■ **PASSAGE FOURNI**:

L'Astronome
Auteur : VERMEER Johannes
Lieu de conservation : musée du Louvre (Paris)
site web
Date de création : 1668
H. : 51 cm
L. : 45 cm
Huile sur toile.
Domaine : Peintures
© RMN-Grand Palais (musée du Louvre) / Franck Raux
RF 1983 28 - 16-514546
L’Astronome
Date de publication : Septembre 2022
Auteur : Paul BERNARD-NOURAUD
Le Siècle d’or hollandais, entre économie, science et arts
La date de 1668 qui figure en lettres romaines sur l’armoire peinte (détail 1) par Johannes Vermeer dans L’Astronome, inscription qui est aujourd’hui considérée comme autographe, situe le tableau dans une période qu’on a qualifiée rétrospectivement de « Siècle d’or hollandais ». Cette expression entretient avec son équivalent espagnol une forme de rivalité, qui s’explique par les relations concurrentielles qu’ont entretenu les deux pays au cours du XVIIe siècle. L’indépendance des Provinces-Unies, que l’Espagne reconnaît définitivement en 1648 par le Traité de Münster, peut être considérée comme un moment central dans la transition qui marque l’avènement progressif du Siècle d’or hollandais au détriment du Siècle d’or espagnol.
Delft, où est né Vermeer en 1632, où il s’est formé comme peintre, et où il est mort quarante-trois ans plus tard, est à l’époque une cité florissante. Certes l’explosion accidentelle, survenue en 1654, de la poudrière a détruit une partie de la ville et réduit le rôle militaire stratégique qu’elle tenait jusque-là dans la structure militaire des Provinces-Unies, mais elle a aussi permis aux célèbres faïenciers de Delft d’y étendre leurs activités. Ce sont eux qui approvisionnent l’Europe en porcelaine lorsque la Chine n’est pas en mesure de lui en fournir. Fondée à Amsterdam en 1602, la Compagnie des Indes orientales ouvre la même année un bureau à Delft, et y bâtit des entrepôts, contribuant elle aussi à son développement économique et commercial.

■ **EXERCICE COURT A**:
Relevez toutes les années écrites en chiffres dans les deux paragraphes du texte sur L'Astronome qui commencent par « La date de 1668 » et « Delft, où est né Vermeer ».

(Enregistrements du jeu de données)
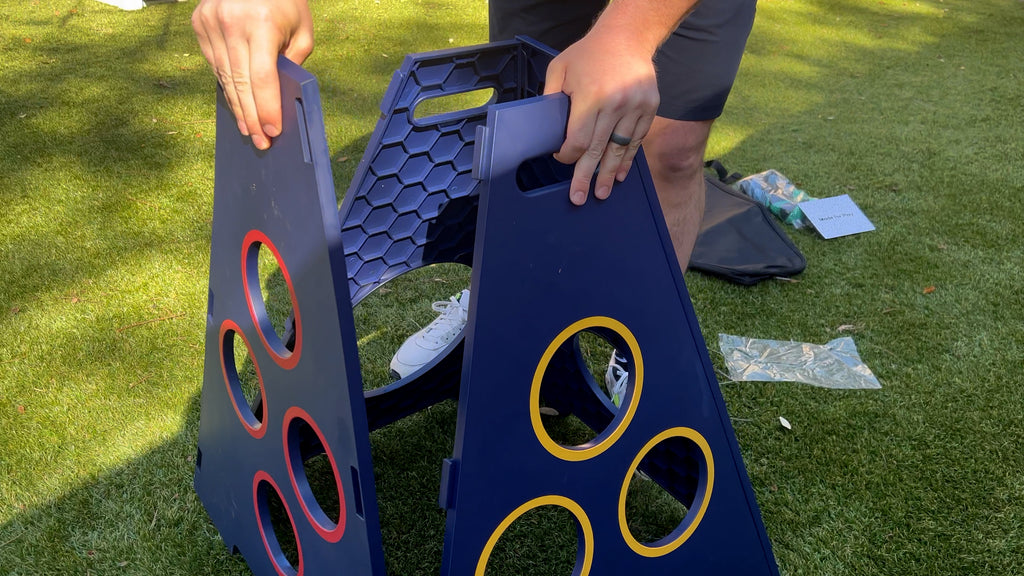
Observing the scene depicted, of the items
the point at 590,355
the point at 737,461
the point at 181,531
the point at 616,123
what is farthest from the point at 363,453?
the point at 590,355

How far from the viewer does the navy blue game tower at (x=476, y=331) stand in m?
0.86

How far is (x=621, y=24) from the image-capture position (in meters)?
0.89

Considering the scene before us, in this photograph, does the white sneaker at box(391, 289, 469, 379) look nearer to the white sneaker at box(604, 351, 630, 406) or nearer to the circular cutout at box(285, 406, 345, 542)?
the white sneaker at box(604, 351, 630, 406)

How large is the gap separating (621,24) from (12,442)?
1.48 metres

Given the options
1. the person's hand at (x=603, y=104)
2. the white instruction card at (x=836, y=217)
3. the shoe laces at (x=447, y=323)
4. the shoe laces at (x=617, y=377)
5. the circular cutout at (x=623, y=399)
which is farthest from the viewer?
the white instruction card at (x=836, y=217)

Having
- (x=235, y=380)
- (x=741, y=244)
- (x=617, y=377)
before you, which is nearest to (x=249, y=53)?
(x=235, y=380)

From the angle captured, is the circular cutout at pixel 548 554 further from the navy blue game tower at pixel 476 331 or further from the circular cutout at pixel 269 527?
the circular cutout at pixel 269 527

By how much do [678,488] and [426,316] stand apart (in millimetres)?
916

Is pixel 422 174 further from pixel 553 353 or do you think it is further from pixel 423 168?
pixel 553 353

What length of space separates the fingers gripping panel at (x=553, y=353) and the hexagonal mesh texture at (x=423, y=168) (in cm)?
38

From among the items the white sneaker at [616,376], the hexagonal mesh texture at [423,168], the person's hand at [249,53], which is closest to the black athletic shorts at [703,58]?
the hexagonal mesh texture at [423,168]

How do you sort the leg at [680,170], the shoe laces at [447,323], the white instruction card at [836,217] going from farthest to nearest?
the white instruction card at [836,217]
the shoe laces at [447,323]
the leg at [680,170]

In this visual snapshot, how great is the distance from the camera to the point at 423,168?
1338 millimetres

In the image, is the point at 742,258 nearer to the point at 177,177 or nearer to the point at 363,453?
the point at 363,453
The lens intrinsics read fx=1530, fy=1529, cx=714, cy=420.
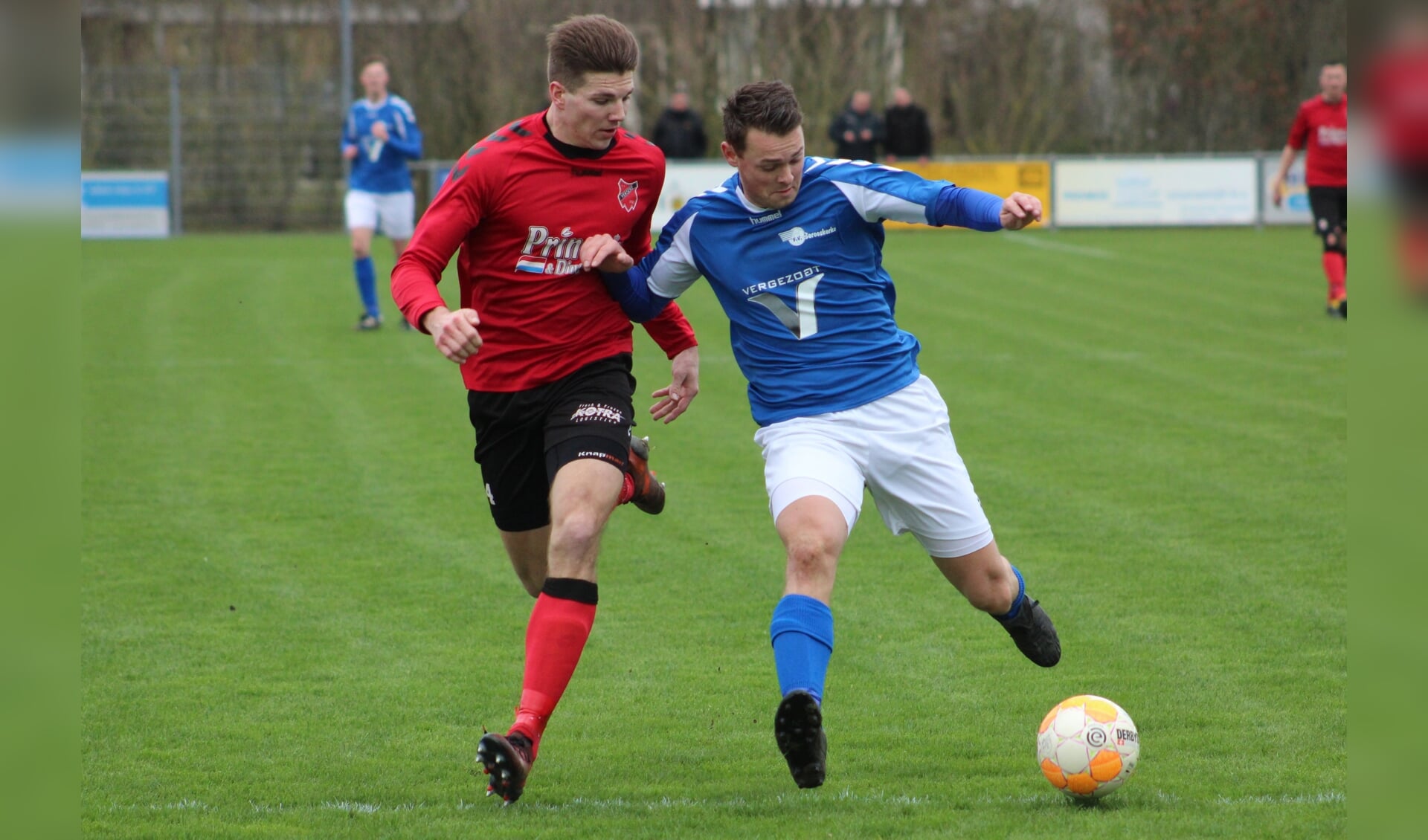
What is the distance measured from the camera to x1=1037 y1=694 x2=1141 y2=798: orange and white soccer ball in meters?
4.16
...
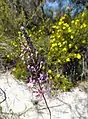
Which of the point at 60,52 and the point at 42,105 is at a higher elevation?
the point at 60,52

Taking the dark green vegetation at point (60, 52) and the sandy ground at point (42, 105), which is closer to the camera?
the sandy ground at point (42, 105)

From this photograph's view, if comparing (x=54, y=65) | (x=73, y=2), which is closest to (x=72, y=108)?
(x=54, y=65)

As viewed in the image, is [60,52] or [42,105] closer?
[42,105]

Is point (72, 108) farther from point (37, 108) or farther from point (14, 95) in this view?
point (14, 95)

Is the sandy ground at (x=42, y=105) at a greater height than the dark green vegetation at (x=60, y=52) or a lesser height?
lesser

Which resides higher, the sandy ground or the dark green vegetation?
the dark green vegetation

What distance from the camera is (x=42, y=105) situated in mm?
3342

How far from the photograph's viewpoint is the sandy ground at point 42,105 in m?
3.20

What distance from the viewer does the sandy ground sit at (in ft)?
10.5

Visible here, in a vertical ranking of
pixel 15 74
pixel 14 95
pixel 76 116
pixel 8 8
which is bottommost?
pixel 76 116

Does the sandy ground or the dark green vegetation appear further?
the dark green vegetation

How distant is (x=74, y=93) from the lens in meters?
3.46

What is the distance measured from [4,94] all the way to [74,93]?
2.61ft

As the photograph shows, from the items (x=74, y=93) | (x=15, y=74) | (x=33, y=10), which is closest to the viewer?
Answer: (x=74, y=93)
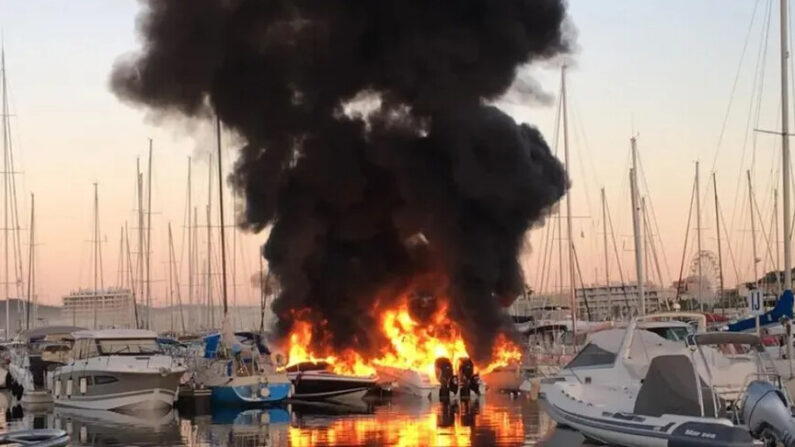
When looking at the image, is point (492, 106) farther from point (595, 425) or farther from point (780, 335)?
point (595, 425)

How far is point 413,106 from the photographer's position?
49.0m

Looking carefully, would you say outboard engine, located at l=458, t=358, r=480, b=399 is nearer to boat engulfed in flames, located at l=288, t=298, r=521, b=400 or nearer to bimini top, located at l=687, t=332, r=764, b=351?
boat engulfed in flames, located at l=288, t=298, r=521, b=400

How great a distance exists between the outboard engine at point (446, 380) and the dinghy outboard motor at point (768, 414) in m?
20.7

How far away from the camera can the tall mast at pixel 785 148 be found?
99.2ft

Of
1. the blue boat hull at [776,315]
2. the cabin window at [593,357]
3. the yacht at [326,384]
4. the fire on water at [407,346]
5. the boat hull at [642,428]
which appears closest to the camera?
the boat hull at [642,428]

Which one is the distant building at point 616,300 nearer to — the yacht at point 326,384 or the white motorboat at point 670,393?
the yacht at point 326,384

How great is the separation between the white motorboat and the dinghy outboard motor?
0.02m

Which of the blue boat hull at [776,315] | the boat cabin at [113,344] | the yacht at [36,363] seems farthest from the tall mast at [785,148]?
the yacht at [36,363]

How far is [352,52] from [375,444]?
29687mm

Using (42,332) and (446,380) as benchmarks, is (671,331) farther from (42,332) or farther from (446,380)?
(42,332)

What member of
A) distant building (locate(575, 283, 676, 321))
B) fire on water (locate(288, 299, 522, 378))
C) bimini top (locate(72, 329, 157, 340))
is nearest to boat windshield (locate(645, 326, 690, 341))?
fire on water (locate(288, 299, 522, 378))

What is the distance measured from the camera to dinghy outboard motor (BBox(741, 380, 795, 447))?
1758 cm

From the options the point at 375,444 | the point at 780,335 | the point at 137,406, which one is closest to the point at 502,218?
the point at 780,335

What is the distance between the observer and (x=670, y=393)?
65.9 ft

■ **EXERCICE COURT B**:
Rassemblez chaque ligne des enregistrements contenant la chaîne "person". La casse doit être respectée.

■ **SOLUTION COMPLÈTE A**:
1668
1648
1632
1654
1602

■ **SOLUTION COMPLÈTE B**:
1. the person's hand at (x=603, y=104)
From among the items the white sneaker at [616,376], the hexagonal mesh texture at [423,168], the person's hand at [249,53], which is closest to the black athletic shorts at [703,58]?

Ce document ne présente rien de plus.